Die Frage ist so gesehen nicht, ob Politiker zu Fragen der Religion und Geistliche zu Fragen der Politik Stellung nehmen dürfen. Die Frage ist vielmehr, wie das im Rahmen der übernommenen Aufgabe und Rolle angemessen getan werden kann. Die Aufgabe von Politikern ist ja nicht etwa die Verkündigung des Evangeliums und die Aufgabe von Geistlichen nicht, Wahlpropaganda zu betreiben. Gleichwohl kann und darf Politik vom christlichen Glauben her inspiriert sein oder eine Predigt die Vereinbarkeit politischer Überzeugungen und Entscheidungen mit christlichen Glaubensüberzeugungen thematisieren.

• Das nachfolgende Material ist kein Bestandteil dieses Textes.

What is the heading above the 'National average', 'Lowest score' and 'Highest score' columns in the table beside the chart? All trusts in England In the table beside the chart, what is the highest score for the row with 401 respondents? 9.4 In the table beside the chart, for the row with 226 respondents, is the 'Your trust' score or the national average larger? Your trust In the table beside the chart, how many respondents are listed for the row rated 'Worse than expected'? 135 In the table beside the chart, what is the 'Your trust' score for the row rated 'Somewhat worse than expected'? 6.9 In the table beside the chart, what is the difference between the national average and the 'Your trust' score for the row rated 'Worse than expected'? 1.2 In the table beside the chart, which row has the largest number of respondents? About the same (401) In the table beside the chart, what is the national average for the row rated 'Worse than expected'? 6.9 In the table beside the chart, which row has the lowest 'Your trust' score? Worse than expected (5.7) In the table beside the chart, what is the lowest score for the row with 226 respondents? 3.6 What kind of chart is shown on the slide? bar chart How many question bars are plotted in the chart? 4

Grenzüberschreitungen kritisieren

Um auf die Ausgangsfrage zurückzukommen: Die Grenze zwischen berechtigter Kooperation und unverantwortlicher Instrumentalisierung ist nicht leicht zu ziehen. Sie ergibt sich nicht zuletzt aus der relativen Autonomie der Bereiche von Politik und Religion und ihrer Funktion innerhalb eines Staatswesens. Grenzüberschreitungen lassen sich in einem demokratischen Verfassungsstaat zwar nur schwer sanktionieren; gleichwohl lassen sie sich kritisieren. Und gewählte Repräsentanten des Volkes können in einer Demokratie Gott sei Dank auch wieder abgewählt werden.